In spite of their efforts, they have failed to make a single safety improvement. Their only achievement is the number of UTU members liberated from their jobs or who have joined the BLE.

We never demanded an investigation on any property where the BLE operates RCL. We don't want their members or families to suffer. Our hope is that someday the other organization will recognize the harm it is causing by attacking you and your family in the name of gaining new members.

So long as they sign agreements to operate the same technology with their members, they are saying the only problem with RCL is YOU because YOU are unsafe - because YOU belong to the UTU.

It is time for the other organization to stop the rhetoric and join the UTU in constructive efforts at ensuring the safety of remote control through adequate training, careful implementation and continuous joint monitoring.

[United Transportation Union, 12-11-03]

FROM BROTHERHOOD OF LOCOMOTIVE ENGINEERS:

OPINION: DEATH BY FRIENDLY FIRE

By Raymond Holmes, BLE Vice-President & U.S. National Legislative Representative

WASHINGTON, D.C. -- The latest attack by the UTU leadership against the BLE's efforts to bring safe remote control operations to our industry is filled with the usual baloney about what a great job the UTU is doing in looking out for the safety of its members.

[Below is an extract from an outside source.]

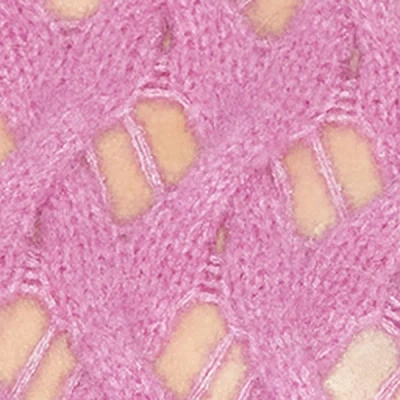 Isabel Marant Étoile Aurelia Sweater In Purple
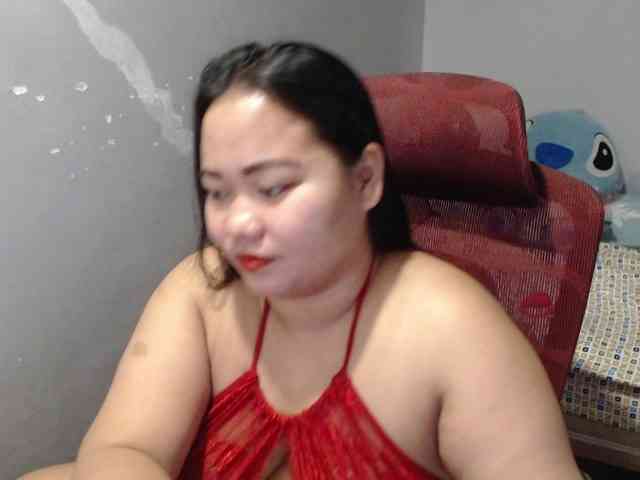 BubbleButtPinay webcam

The article, if you missed it, is classic UTU leadership hogwash. They say they are going to change the world by convincing "the bipartisan leadership of the Senate Commerce Committee to order a complete review by the FRA of every aspect of remote control safety." The UTU drivels on that this audit is currently underway only because of their actions. Interesting. Later in that same diatribe, they ramble on about a push (inferred to be by the BLE) for investigations into the work performance of (we assume) the operators of remote control. What do they think the audit is going to do?

The remarks come on the heels of another fatality to a railroad brother. Is the San Antonio death by Union Pacific remote control yet another example of how the UTU is working closely with the railroad industry to implement safe remote control operations? How can an organization allow a Class 1 railroad to force a person to conduct switching operations -- locomotive and all, in a major terminal -- alone?

The safety oversight for which the UTU leadership is so proud is seriously flawed. Their ability to oversee safe implementation of this technology when the railroads hold all the cards is wishful thinking. The tragic death of a railroad worker under the circumstances where he was alone in a dangerous yard operation should help all of us see the gravity of the situation.

The BLE stands by its comment on this issue presented in testimony at the Informal Safety Inquiry on One-Person Crews and Remote Control Locomotive Operations in Appleton, Wisc., on December 4-5, 1996. The comment:

"The potential for an accident increases significantly with just one person. Trains and tracks have two sides, two ends and the possibility of movement in more than one direction. Railroad operating rules, rights-of-way, equipment and the system generally have recognized the need for two or more persons to cope with this reality. We submit that it is asinine for railroad managers to seek such operations. It shows a callous disregard for employee and public safety. That we are required to make this argument is indicative of how far off target some in this industry have come to show a greater profit. In consideration of these remarks, we ask FRA to deny any use of one person remote control locomotive operations."

BLE is amazed that we have come to the place where a labor organization defends remote control operations and unsafe operating practices in public forums with their management allies. What we said in the foregoing about railroad managers is doubled when it comes to union leaders.

They are so far off target they aren't even in the right war zone.